# por que a letra "o" pronuncia semiaberto na palavra "você"?



## Lara Li

A palavra "você" tem o acento circunflexo no fim, portanto, acho que a letra "o" deve pronunciar semifechado.  As palavras vovó, totó etc..também faz assim.
Muito obrigada.


----------



## metaphrastes

Lara Li,
não sei se entendi bem a sua pergunta. De qualquer modo, na palavra "você", há uma diferença entre a pronúncia do Brasil - que usa um "o" fechado, de maneira geral - e a de Portugal, onde o "o" tende a ser aberto. Além disso, no Nordeste do Brasil, há uma tendência em algumas partes a abrir *todas *as vogais (mas não conheço bem as diferenças regionais no Nordeste, e não sei se aplicam à palavra "você").

No caso das palavras "vovó", "totó", "bebê" (no Brasil) ou "bebé" (em Portugal), estas são palavras usadas na linguagem infantil, que se usa com as crianças, repetindo ou ecoando uma mesma sílaba. Neste caso, a tendência é pronunciar as duas sílabas de maneira igual, como um eco: pronunciam-se _vóvó, tótó, bêbê, bébé, pápá, mãmã, &c._

São casos diferentes de _"você", _que não faz parte da linguagem especificamente infantil.


----------



## jazyk

Talvez em Portugal se pronuncie com O aberto por ter vindo originalmente de _vossa (ó) mercê._


----------



## guihenning

O que acontece com 'você' em Portugal é que os portugueses preservaram o 'o' aberto de 'vossa', enquanto que no Brasil essa abertura se perdeu. Há uma série de outras palavras cuja pronúncia é diferente nos dois países por conta de uma preservação dum som na Europa que se perdeu no Brasil.
*****
TAREFAS OBRIGATÓRIAS →
1) Segundo guihenning, na discussão sobre a pronúncia de "você", o que os portugueses preservaram?
2) Traduza para o inglês esta frase da discussão sobre a pronúncia de "você": "O que acontece com 'você' em Portugal é que os portugueses preservaram o 'o' aberto de 'vossa', enquanto que no Brasil essa abertura se perdeu."
3) Dê prosseguimento à discussão sobre a pronúncia de "você", começando logo após a última frase.
As linhas que aparecem depois deste trecho não são necessárias.
*****
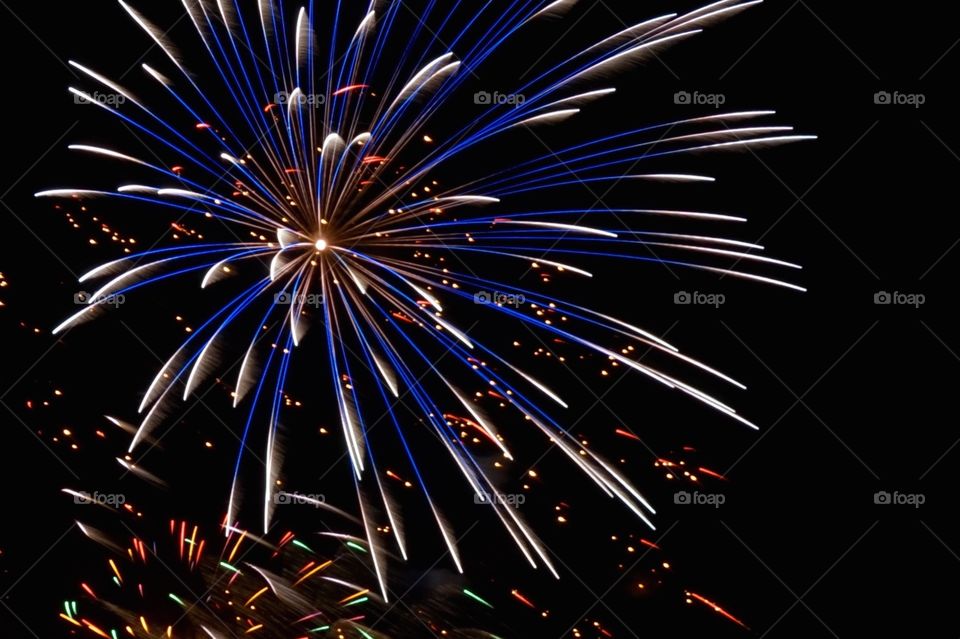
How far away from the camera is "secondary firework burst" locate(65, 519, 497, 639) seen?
6.85m

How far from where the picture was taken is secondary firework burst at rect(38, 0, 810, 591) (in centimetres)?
662

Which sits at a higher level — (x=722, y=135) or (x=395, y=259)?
(x=722, y=135)

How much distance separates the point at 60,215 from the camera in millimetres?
7465

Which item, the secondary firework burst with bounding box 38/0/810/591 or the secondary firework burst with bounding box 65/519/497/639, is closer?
the secondary firework burst with bounding box 38/0/810/591

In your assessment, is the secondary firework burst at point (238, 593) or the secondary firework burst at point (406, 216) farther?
the secondary firework burst at point (238, 593)

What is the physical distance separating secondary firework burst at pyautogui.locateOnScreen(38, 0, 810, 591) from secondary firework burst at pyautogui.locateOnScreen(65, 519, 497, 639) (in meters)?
0.55

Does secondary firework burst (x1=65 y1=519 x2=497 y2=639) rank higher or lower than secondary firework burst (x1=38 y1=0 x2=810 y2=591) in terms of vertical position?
lower

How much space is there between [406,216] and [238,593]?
3.94 meters

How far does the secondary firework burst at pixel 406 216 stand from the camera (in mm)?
6617

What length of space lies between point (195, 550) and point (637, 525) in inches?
171

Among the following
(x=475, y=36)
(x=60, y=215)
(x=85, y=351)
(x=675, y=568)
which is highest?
(x=475, y=36)

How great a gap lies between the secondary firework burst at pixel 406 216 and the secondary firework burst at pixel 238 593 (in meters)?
0.55

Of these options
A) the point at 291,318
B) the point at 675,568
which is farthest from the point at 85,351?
the point at 675,568

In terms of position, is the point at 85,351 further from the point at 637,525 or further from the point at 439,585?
the point at 637,525
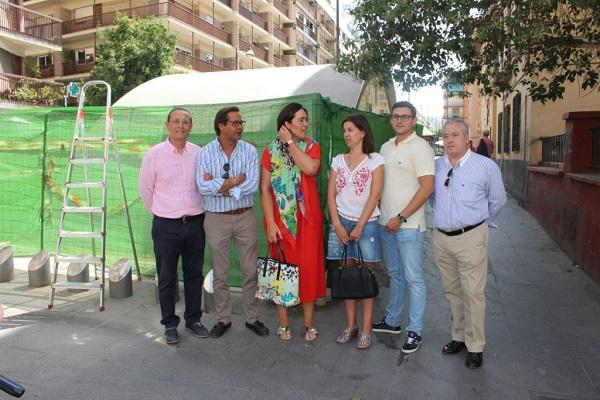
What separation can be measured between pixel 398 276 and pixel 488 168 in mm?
1125

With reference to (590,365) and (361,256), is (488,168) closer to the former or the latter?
(361,256)

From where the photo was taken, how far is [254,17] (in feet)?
139

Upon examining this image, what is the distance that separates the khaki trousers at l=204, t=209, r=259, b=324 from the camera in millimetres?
4047

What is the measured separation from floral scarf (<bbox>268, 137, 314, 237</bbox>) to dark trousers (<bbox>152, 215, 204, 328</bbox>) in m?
0.75

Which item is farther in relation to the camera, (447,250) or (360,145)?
(360,145)

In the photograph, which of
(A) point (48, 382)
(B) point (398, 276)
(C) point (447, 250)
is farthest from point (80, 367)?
(C) point (447, 250)

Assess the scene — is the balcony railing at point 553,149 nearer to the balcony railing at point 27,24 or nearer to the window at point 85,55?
the balcony railing at point 27,24

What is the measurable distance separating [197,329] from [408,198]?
*****
RESPOSTAS →
1) O "o" aberto de "vossa".

2) What happens with "você" in Portugal is that the Portuguese preserved the open "o" of "vossa," whereas in Brazil that openness was lost.

3)
----------



## metaphrastes

Lara Li, para resumir, "você" sofreu a seguinte evolução ao longo do tempo:

Vossa Mercê _(forma cerimoniosa de tratamento) _> vossemecê > vosmicê _(ainda usado em algumas regiões do interior do Brasil, pelo povo) _> você.

_Vossa _diz-se com _ó _aberto e, como disse o Jazyk, deve ser por isso que em Portugal diz-se _você _com o _ó _aberto, também.

Agora, uma pergunta aos foreiros, especialmente @Vanda: _vosmicê _diz-se com _o _aberto, também _(vósmicê)_? Conheço a palavra de livros (Monteiro Lobato, sobretudo) mas não me lembra ouvi-la de viva voz. Tenho impressão que ainda se deve usar no interior de Minas.


----------



## Lara Li

metaphrastes said:


> Lara Li, para resumir, "você" sofreu a seguinte evolução ao longo do tempo:
> 
> Vossa Mercê _(forma cerimoniosa de tratamento) _> vossemecê > vosmicê _(ainda usado em algumas regiões do interior do Brasil, pelo povo) _> você.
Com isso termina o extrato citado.